Кристина и Клод ощупью добрались до кровати и повалились на нее. Это было безумие: никогда прежде, даже в первые дни их связи, не знали они подобного экстаза. Казалось, что возвратилось их прошлое, но вернувшееся чувство было более острым, оно опьяняло, приводило в исступление. Вокруг царил мрак, а они уносились на огненных крыльях, высоко, за пределы этого мира, каждый раз взлетая все выше и выше. Теперь и Клод испускал крики восторга, уйдя от своего горя, забывшийся, возрожденный для блаженства. А она, упиваясь своей властью, подзадоривала его удовлетворенным чувственным смехом, заставляла богохульствовать: «Скажи, что живопись никому не нужна!» — «Живопись никому не нужна». — «Скажи, что ты презираешь ее, больше не будешь писать, сожжешь все картины, чтобы доставить мне удовольствие!» — «Я сожгу все картины, не буду больше работать!» — «Скажи, что существую я одна, что держать меня в объятиях, вот как ты держишь, — единственное наслаждение, скажи, что ты плюешь на нее, на эту намалеванную тобой распутницу! Плюнь, да плюнь же, чтобы я услышала!» — «Хорошо, я плюю. Существуешь только ты!» И она сжимала его, чуть не душила в своих объятиях, она обладала им. И, сплетая тела, они снова уносились в головокружительный полет среди звезд. Снова пламень обжигал их, и трижды им казалось, что с земли они уносятся в небо! Какое великое счастье! Почему раньше он не искал исцеления в этом надежном счастье?! И она отдавалась вновь — разве теперь, когда он познал блаженство в ее объятиях, он не будет счастлив, спасен?
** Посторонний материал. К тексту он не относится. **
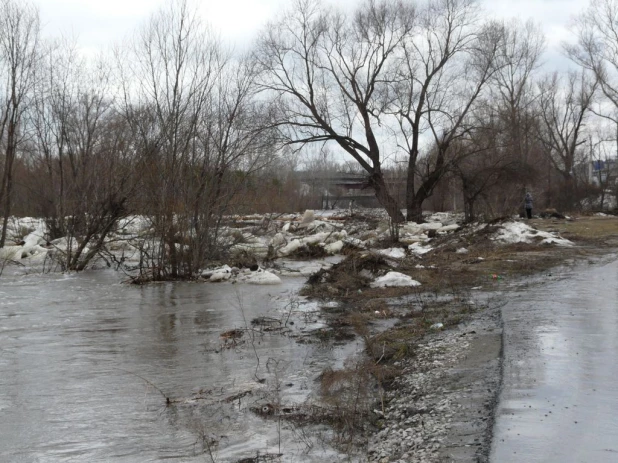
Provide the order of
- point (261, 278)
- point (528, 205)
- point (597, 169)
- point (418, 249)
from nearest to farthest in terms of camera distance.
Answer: point (261, 278)
point (418, 249)
point (528, 205)
point (597, 169)

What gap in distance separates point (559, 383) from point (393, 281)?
26.5 feet

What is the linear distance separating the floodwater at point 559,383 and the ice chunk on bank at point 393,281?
391 centimetres

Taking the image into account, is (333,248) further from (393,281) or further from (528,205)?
(528,205)

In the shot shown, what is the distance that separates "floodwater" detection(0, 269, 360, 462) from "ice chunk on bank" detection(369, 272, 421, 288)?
180cm

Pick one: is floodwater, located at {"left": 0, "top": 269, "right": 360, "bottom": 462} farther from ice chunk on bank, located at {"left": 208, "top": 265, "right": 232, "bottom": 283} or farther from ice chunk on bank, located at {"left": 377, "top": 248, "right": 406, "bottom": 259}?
ice chunk on bank, located at {"left": 377, "top": 248, "right": 406, "bottom": 259}

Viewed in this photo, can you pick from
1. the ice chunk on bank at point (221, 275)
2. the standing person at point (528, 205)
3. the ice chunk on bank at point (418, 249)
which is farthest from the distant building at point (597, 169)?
the ice chunk on bank at point (221, 275)

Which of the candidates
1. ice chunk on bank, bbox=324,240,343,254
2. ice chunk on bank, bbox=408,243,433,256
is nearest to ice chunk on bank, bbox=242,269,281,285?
ice chunk on bank, bbox=408,243,433,256

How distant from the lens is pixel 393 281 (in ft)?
44.2

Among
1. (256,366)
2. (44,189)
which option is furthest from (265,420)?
(44,189)

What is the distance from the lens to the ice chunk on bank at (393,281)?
13.3 m

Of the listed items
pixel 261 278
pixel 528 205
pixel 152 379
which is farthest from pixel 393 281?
pixel 528 205

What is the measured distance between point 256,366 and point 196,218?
946cm

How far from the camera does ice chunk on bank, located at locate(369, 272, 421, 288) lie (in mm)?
13297

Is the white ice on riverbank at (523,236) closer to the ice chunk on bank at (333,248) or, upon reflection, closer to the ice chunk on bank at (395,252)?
the ice chunk on bank at (395,252)
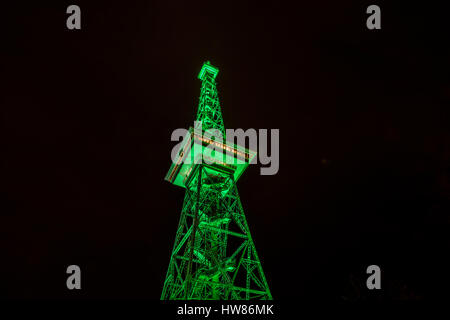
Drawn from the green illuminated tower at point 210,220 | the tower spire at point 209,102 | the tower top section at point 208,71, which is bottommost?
the green illuminated tower at point 210,220

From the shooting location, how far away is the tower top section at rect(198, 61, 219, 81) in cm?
3572

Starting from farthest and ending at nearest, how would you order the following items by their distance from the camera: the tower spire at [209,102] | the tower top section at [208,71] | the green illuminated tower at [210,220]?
the tower top section at [208,71]
the tower spire at [209,102]
the green illuminated tower at [210,220]

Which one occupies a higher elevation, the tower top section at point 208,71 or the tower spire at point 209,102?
the tower top section at point 208,71

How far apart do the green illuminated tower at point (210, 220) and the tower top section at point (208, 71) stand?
456cm

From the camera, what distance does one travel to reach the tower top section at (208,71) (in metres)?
35.7

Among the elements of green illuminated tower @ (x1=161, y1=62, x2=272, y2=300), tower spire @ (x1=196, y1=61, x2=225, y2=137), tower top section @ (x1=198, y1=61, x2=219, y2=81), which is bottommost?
green illuminated tower @ (x1=161, y1=62, x2=272, y2=300)

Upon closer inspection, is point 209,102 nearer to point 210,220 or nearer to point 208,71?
point 208,71

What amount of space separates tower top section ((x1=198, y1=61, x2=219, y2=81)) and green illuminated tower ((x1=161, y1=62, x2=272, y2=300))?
4.56m

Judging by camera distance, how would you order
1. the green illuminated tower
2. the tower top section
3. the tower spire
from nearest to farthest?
the green illuminated tower, the tower spire, the tower top section

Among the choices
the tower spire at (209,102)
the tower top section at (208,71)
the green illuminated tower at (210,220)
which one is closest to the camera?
the green illuminated tower at (210,220)

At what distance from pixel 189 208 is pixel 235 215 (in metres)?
3.24

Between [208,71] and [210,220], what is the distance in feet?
48.3

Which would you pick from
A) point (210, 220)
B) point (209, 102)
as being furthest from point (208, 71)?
point (210, 220)

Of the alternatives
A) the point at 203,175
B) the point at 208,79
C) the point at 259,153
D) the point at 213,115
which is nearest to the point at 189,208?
the point at 203,175
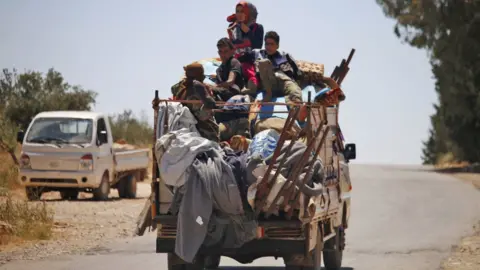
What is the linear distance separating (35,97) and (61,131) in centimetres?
1713

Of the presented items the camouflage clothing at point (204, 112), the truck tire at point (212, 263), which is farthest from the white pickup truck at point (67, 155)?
the camouflage clothing at point (204, 112)

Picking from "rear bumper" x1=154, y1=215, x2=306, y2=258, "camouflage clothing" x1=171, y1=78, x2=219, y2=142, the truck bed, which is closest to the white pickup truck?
the truck bed

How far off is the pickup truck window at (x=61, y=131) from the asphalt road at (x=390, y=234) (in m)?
6.90

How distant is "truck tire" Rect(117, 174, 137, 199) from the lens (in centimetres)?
3125

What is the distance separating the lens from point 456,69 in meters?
53.3

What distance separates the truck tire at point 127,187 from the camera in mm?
31250

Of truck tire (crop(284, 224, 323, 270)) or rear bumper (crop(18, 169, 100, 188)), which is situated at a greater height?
truck tire (crop(284, 224, 323, 270))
Под самое утро упоенная Кристина заснула в объятиях Клода. Она прижималась к нему бедром, обвивая ногой его ноги, словно хотела увериться, что он больше не ускользнет, и, спрятав голову на теплой мужской груди, заменившей ей подушку, тихо дышала, и с губ ее не сходила улыбка. Клод закрыл глаза, но хотя он изнемогал от усталости, снова открыл их, всматриваясь в темноту. Он не мог уснуть и под напором каких-то еще неясных ему самому мыслей мало-помалу сбрасывал с себя охватившее его оцепенение; по мере того как остывал его пыл, он приходил в себя от чувственного угара, расслабившего его мускулы. Когда же наконец забрезжила заря, окрасив оконные стекла в грязно-желтый цвет, он вздрогнул, ему послышался громкий голос, призывавший его из глубины мастерской. И сразу же нахлынули все прежние мучительные мысли, лицо его вытянулось, челюсти свело гримасой отвращения, две горькие складки на щеках придали ему изможденный, старческий вид. Ему стало казаться, что закинутое на его ногу бедро женщины давит свинцовой тяжестью; он страдал, как под пыткой, как будто мельничный жернов мозжил ему колени за какие-то неискупленные грехи; и голова, покоившаяся на его ребрах, тоже душила его, тяжелым грузом наваливаясь на сердце и мешая ему биться. Но еще долго он не хотел тревожить Кристину, несмотря на овладевавшее им постепенно раздражение, на непреоборимую гадливость и ненависть, вызывавшие в нем протест против нее. В особенности раздражал его крепкий запах волос, исходивший от ее растрепавшейся прически. И вдруг из глубины мастерской его снова властно позвал громкий голос. Тогда Клод решился: все было кончено, он слишком страдал, больше жить невозможно, потому что все — ложь, ничего нет истинно прекрасного. Сперва он тихонько отодвинул голову Кристины, на губах которой еще блуждала неясная улыбка; затем, чтобы не вызвать ее подозрений, с бесконечными предосторожностями высвободил ноги из оков ее бедра, которое он отодвигал понемногу, словно это делалось само собой. Наконец он прорвал цепь, освободился! Третий призыв заставил его поторопиться; он прошел в соседнюю комнату, бормоча:
— Да, да, иду!
Утренняя мгла, печальная и тусклая, долго не рассеивалась: занимался мрачный зимний день; Кристина проснулась через час, почувствовав, что ее пробирает холодная дрожь. Она не сразу поняла, почему оказалась одна, потом вспомнила: она заснула, прижавшись щекой к его сердцу, переплетя свои ноги с его ногами. Как же он мог уйти? Где он мог быть? Все еще в полусне она резким движением вскочила с постели, побежала в мастерскую. Боже! Неужели он вернулся к другой? Неужели та, другая, снова отнимет его, когда Кристина считала, что теперь он принадлежит ей навеки?